In [1]:
import os
import random
import pandas as pd
import numpy as np
import gc

from transformers import (
    AutoTokenizer,
    AutoModelForSequenceClassification,
    AutoConfig,
    get_linear_schedule_with_warmup,
)

import torch
import torch.nn as nn
from torch.utils.data import Dataset, DataLoader
from torch.optim import AdamW
from sklearn.model_selection import train_test_split
from sklearn.metrics import log_loss

import torch._dynamo

torch._dynamo.config.suppress_errors = True

In [2]:
train_df = pd.read_csv('/kaggle/input/nlp-getting-started/train.csv')
test_df = pd.read_csv('/kaggle/input/nlp-getting-started/test.csv')

In [3]:
# --- Конфигурац ---
class CFG:
    MODEL_NAME = 'answerdotai/ModernBERT-base'
    MAX_LENGTH = 104
    BATCH_SIZE = 16
    EPOCHS = 4  
    LEARNING_RATE = 2e-5
    WEIGHT_DECAY = 0.01
    WARMUP_RATIO = 0.1
    NUM_CLASSES = 2
    DEVICE = torch.device('cuda' if torch.cuda.is_available() else 'cpu')
    SEED = 42
    OUTPUT_DIR = '/kaggle/working/'

def seed_everything(seed):
    random.seed(seed)
    os.environ['PYTHONHASHSEED'] = str(seed)
    np.random.seed(seed)
    torch.manual_seed(seed)
    torch.cuda.manual_seed(seed)
    torch.cuda.manual_seed_all(seed)
    torch.backends.cudnn.deterministic = True
    torch.backends.cudnn.benchmark = False

seed_everything(CFG.SEED)

In [4]:
train_df.drop(['location'], axis=1, inplace=True)
test_df.drop(['location'], axis=1, inplace=True)

In [5]:
train_df.fillna({'keyword': train_df['keyword'].mode()[0]}, inplace=True)
test_df.fillna({'keyword': train_df['keyword'].mode()[0]}, inplace=True)

In [6]:
# --- Создание Dataset ---
class DisasterTweetDataset(Dataset):
    def __init__(self, df, tokenizer, max_length, is_test=False):
        self.df = df
        self.tokenizer = tokenizer
        self.max_length = max_length
        self.is_test = is_test
        self.texts = df['text'].values
        self.keywords = df['keyword'].values
        if not self.is_test:
            self.labels = df['target'].values
        self.ids = df['id'].values

    def __len__(self):
        return len(self.df)

    def __getitem__(self, idx):
        text = str(self.texts[idx])
        keyword = str(self.keywords[idx])
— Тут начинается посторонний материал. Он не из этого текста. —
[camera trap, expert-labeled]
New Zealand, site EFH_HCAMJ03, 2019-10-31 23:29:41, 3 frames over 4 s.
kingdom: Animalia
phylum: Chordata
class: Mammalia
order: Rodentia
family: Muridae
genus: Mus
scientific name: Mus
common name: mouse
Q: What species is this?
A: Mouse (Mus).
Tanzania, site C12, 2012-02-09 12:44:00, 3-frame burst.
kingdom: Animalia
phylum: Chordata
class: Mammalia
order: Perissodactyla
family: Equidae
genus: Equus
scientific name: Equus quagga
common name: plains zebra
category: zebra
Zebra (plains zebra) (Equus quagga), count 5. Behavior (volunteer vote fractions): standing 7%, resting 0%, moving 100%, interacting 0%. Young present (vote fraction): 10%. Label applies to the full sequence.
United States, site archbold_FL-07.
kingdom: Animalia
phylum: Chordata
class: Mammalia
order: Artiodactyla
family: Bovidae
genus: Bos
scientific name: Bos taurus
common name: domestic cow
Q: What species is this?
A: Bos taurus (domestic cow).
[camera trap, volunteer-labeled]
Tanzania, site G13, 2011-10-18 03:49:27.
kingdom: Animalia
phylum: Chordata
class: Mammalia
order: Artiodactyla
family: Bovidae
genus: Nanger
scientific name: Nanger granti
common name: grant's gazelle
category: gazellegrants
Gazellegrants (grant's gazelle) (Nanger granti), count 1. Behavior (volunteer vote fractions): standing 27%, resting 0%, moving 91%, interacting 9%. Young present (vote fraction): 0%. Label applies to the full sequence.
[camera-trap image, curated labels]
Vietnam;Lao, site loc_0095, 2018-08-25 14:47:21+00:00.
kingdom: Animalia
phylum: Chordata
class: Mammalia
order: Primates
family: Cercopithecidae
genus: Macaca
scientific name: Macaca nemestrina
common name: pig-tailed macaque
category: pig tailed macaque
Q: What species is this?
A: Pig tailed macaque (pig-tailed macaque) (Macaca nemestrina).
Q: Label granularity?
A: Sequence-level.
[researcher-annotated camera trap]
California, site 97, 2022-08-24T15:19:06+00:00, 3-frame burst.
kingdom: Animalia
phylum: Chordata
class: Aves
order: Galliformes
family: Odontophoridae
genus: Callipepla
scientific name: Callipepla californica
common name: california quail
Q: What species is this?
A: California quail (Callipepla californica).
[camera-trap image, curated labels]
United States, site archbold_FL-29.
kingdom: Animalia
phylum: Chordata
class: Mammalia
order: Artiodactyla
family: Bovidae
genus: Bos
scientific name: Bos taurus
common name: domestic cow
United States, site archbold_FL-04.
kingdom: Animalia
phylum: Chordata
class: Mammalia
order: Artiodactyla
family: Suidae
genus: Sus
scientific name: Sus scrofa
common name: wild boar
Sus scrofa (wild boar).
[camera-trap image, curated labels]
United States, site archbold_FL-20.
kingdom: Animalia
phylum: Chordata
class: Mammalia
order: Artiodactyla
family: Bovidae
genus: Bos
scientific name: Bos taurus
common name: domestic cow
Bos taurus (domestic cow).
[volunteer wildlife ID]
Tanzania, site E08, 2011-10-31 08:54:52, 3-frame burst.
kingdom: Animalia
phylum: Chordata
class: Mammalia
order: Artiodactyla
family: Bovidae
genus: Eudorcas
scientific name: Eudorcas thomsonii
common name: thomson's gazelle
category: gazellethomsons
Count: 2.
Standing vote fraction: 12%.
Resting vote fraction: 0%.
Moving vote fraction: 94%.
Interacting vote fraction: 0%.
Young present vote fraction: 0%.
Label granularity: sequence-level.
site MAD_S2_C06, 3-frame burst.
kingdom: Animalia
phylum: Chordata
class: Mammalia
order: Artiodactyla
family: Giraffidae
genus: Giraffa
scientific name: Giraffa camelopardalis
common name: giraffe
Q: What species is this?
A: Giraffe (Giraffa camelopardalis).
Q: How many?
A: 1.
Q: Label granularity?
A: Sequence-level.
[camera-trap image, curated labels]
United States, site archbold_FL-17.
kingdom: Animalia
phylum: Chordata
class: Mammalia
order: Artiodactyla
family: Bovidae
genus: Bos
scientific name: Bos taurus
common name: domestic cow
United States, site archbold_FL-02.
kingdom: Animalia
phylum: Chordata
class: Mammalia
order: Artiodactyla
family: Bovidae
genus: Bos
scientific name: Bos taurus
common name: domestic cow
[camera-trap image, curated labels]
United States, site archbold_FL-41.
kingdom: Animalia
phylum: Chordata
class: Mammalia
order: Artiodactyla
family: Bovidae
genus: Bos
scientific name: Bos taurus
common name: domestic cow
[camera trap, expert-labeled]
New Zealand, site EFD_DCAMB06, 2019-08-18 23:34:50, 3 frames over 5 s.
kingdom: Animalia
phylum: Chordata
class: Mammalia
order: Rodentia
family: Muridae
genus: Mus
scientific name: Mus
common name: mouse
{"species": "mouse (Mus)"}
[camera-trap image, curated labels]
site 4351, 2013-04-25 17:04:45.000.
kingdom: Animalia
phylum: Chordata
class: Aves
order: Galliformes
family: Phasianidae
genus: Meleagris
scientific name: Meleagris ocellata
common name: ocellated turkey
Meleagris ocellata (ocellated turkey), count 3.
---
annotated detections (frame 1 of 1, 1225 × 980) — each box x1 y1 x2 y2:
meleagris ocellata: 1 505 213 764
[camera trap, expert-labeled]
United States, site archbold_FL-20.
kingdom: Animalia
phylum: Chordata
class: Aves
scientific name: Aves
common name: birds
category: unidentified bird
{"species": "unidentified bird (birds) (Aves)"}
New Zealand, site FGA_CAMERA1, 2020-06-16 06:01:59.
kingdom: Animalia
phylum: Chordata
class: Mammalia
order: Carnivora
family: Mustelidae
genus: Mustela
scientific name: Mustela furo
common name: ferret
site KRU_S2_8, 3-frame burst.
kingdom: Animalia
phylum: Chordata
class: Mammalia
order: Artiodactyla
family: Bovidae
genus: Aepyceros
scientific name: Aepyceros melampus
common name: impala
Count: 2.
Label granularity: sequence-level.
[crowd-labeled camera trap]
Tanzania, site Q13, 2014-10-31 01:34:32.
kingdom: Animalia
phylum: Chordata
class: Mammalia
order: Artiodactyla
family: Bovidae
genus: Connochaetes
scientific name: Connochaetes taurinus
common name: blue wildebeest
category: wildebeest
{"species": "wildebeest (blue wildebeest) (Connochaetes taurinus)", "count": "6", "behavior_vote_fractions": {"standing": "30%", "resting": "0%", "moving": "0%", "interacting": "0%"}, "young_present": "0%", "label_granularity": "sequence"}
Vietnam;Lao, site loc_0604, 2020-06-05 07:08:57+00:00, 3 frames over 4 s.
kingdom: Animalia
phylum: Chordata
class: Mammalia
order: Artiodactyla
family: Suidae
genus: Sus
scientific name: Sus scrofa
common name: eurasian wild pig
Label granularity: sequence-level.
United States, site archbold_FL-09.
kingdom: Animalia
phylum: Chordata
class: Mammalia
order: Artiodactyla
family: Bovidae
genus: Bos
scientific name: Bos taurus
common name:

        # Формируем входной текст: "keyword [SEP] text [SEP]"
        text = f"{keyword}{self.tokenizer.sep_token}{text}"

        inputs = self.tokenizer.encode_plus(
            text,
            add_special_tokens=True, # Добавляет [CLS] и [SEP]
            max_length=self.max_length,
            padding='max_length',
            truncation=True,
            return_attention_mask=True,
            return_tensors='pt'
        )

        item = {
            'input_ids': inputs['input_ids'].squeeze(0),
            'attention_mask': inputs['attention_mask'].squeeze(0)
        }
        
        current_id = self.ids[idx] # Сохраняем ID

        if not self.is_test:
            item['labels'] = torch.tensor(self.labels[idx], dtype=torch.long)
            return item
        else:
            # Для тестового набора данных возвращаем и ID
            return item, current_id


In [7]:
tokenizer = AutoTokenizer.from_pretrained(CFG.MODEL_NAME) 

# --- Разделение на обучающую и валидационную выборки ---
train_texts, val_texts, train_labels, val_labels = train_test_split(
    train_df[['id','keyword', 'text']],
    train_df['target'],
    test_size=0.2,
    random_state=CFG.SEED,
    stratify=train_df['target']
)

train_split_df = pd.DataFrame({
    'id': train_texts['id'],
    'keyword': train_texts['keyword'],
    'text': train_texts['text'],
    'target': train_labels
})

val_split_df = pd.DataFrame({
    'id': val_texts['id'],
    'keyword': val_texts['keyword'],
    'text': val_texts['text'],
    'target': val_labels
})


train_dataset = DisasterTweetDataset(train_split_df, tokenizer, CFG.MAX_LENGTH)
val_dataset = DisasterTweetDataset(val_split_df, tokenizer, CFG.MAX_LENGTH)
test_dataset = DisasterTweetDataset(test_df, tokenizer, CFG.MAX_LENGTH, is_test=True)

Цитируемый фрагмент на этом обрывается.